▶ Dataset rows
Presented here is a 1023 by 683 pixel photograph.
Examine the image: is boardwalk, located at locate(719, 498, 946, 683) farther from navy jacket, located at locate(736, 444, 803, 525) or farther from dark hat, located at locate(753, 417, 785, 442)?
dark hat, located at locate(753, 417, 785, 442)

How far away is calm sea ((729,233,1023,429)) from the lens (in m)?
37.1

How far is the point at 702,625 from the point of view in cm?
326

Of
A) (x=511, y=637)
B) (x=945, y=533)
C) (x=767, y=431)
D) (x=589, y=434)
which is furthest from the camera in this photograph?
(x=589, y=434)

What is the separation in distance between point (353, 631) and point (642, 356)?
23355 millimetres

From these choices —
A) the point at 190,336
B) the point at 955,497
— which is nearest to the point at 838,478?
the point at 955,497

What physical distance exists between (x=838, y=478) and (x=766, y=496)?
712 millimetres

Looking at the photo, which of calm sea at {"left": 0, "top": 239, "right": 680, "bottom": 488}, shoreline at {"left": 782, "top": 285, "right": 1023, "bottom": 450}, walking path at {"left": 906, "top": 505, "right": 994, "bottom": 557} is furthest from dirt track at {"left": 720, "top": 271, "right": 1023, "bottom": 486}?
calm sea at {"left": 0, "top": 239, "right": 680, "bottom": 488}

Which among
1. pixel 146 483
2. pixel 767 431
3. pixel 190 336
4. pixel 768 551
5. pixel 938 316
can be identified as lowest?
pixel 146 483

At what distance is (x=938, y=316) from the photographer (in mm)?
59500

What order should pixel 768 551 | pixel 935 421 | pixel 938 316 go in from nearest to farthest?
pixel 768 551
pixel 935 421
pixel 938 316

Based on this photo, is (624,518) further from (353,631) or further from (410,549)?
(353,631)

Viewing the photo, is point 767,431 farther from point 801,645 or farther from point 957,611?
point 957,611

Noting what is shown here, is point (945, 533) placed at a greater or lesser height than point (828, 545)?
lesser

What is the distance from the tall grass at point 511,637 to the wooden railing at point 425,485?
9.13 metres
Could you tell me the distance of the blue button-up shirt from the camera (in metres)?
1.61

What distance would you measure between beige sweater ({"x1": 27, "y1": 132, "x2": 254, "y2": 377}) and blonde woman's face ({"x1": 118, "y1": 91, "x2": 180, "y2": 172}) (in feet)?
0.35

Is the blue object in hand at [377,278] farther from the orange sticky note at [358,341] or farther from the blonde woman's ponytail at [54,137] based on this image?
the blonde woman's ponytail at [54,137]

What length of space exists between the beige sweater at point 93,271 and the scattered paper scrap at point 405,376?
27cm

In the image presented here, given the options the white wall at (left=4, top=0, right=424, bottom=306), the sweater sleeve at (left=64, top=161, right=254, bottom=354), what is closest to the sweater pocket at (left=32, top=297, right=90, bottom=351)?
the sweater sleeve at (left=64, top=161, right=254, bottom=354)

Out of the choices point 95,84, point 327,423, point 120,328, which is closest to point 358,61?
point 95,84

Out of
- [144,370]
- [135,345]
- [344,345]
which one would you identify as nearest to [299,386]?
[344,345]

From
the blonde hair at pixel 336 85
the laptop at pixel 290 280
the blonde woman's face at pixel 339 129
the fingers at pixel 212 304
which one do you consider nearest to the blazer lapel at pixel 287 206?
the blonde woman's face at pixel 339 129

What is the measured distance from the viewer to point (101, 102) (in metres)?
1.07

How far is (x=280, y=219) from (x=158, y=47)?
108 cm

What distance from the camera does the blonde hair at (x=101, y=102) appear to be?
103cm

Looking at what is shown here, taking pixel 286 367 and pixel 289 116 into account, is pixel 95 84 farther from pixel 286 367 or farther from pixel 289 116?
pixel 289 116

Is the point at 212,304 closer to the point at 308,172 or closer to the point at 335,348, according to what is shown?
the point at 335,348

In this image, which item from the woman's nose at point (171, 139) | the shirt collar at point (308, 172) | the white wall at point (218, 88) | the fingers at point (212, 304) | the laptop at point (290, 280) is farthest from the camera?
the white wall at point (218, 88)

▶ The exercise
Convert the entries, from the first line through the line containing "712 millimetres" inclusive, into a Markdown table with the columns Row and Line. Leave out blank lines.

▶ Correct output
| Row | Line |
|---|---|
| 1 | Presented here is a 1023 by 683 pixel photograph. |
| 2 | Examine the image: is boardwalk, located at locate(719, 498, 946, 683) farther from navy jacket, located at locate(736, 444, 803, 525) or farther from dark hat, located at locate(753, 417, 785, 442)? |
| 3 | dark hat, located at locate(753, 417, 785, 442) |
| 4 | How far away is calm sea ((729,233,1023,429)) from the lens (in m)? |
| 5 | 37.1 |
| 6 | How far is the point at 702,625 from the point of view in cm? |
| 7 | 326 |
| 8 | Of |
| 9 | A) (x=511, y=637) |
| 10 | B) (x=945, y=533) |
| 11 | C) (x=767, y=431) |
| 12 | D) (x=589, y=434) |
| 13 | which is furthest from the camera in this photograph? |
| 14 | (x=589, y=434) |
| 15 | What is the separation in distance between point (353, 631) and point (642, 356)? |
| 16 | 23355 millimetres |
| 17 | From these choices — |
| 18 | A) the point at 190,336 |
| 19 | B) the point at 955,497 |
| 20 | — which is nearest to the point at 838,478? |
| 21 | the point at 955,497 |
| 22 | What physical distance exists between (x=838, y=478) and (x=766, y=496)? |
| 23 | 712 millimetres |